I did this derivation and want to know if it is correct. Basically, we want to know the gradient of $f$ at the point $g(M)$.
Let $\Psi \equiv g \circ f$ be the function representing the forward pass and let $f: \mathbb{R}^{m \times n} \to \mathbb{R}^{m \times n}$ represent the part of the forward pass we are interested in, where $m$ is the batch size and $n$ the array length. Assume we can decompose $f$ into $d \in \mathbb{N}^+$ functions $f_1, f_2, \dots, f_d$: \begin{equation*} f \equiv f_d \circ f_{d-1} \circ \dots \circ f_1 \end{equation*}
Now define $f^i$ for $i \in \{0, 1, \dots, d\}$, where $f_0(M) := M$: \begin{equation*} f^i := f_i \circ f_{i - 1} \circ \dots \circ f_1 \circ f_0 \end{equation*}
Defininig $f_0$ as the identity function is just a trick to simplify the below expression. Please note that we already know $\nabla g(f(M))$ as that is one of the inputs to our backward pass and since we did the forward pass, we also calculated all the $f^i$, $i \in \{0, 1, \dots, d\}$.

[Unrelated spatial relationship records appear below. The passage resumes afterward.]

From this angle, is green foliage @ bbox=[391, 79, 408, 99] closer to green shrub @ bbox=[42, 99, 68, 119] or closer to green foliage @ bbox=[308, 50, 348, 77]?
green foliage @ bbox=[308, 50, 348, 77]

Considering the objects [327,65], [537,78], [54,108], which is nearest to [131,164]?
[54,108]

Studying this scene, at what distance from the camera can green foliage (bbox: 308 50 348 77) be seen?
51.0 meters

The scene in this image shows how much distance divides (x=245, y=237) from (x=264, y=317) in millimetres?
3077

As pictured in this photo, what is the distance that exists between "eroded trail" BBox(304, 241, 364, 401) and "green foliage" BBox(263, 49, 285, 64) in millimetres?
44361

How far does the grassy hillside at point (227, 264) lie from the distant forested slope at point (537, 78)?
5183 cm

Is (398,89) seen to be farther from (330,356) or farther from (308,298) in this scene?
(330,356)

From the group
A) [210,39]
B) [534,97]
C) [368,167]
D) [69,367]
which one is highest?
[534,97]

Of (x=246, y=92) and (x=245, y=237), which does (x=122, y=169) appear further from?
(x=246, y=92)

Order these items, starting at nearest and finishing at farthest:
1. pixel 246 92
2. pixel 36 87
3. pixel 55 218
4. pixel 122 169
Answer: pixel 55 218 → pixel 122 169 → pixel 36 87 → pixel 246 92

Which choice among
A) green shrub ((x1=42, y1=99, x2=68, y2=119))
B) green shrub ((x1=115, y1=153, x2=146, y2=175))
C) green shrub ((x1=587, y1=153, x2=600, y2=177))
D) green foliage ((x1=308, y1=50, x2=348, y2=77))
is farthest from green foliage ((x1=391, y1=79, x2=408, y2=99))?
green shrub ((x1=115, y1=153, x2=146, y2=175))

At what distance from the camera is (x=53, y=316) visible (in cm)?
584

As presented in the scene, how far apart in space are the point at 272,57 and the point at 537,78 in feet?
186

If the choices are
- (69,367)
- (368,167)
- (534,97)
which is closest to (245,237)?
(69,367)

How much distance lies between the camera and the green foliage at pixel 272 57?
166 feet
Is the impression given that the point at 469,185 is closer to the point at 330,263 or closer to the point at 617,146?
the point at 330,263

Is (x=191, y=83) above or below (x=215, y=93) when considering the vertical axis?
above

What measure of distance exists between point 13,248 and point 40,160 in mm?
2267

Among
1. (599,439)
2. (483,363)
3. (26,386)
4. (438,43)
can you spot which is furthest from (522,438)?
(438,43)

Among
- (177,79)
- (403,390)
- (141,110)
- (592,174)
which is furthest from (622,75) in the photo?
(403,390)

Now let $M \in \mathbb{R}^{m \times n}$. It follows using the chain rule: \begin{equation*} \begin{aligned} \nabla (g \circ f)(M) & = \nabla g(f(M)) \cdot \nabla f^d(M) \\ & = \nabla g(f(M)) \cdot \nabla f_d(f^{d-1}(M)) \cdot \nabla f^{d-1}(M) \\ & = \nabla g(f(M)) \cdot \nabla f_d(f^{d-1}(M)) \cdot \nabla f_{d-1}(f^{d-2}(M)) \cdot \nabla f^{d-2}(M) \\ & \;\;\vdots \\ & = \nabla g(f(M)) \cdot \prod_{i=1}^{d-1} \left(\nabla f_{d-i+1}(f^{d-i}(M))\right) \cdot \nabla f^1(M) \\ &= \underbrace{\nabla g(f(M))}_{\text{known}} \cdot \prod_{i=1}^{d} \nabla f_{d-i+1}(\underbrace{f^{d-i}(M)}_{\text{known}}) \end{aligned} \end{equation*}
My derivation implies that the order of calculating the $\nabla f_i(f^{i-1}(M))$ is irrelevant. However, the technique to do automatic differentiation is called backward pass, and as I understand it, you always use the previous derivative as an input to the next one, taking derivatives of the composed parts of the desired function in reverse order. Did I make a mistake or does the order not matter? I'm not specifically looking to apply this to neural networks. Is the order maybe only relevant if we have a neural network, where we want to update every layer $k$ for which we need $\prod_{i=1}^k \nabla f_{d-i+1}(f^{d-i}(M))$?
More specifically, does this mean the backwards pass can be parallelized to some degree?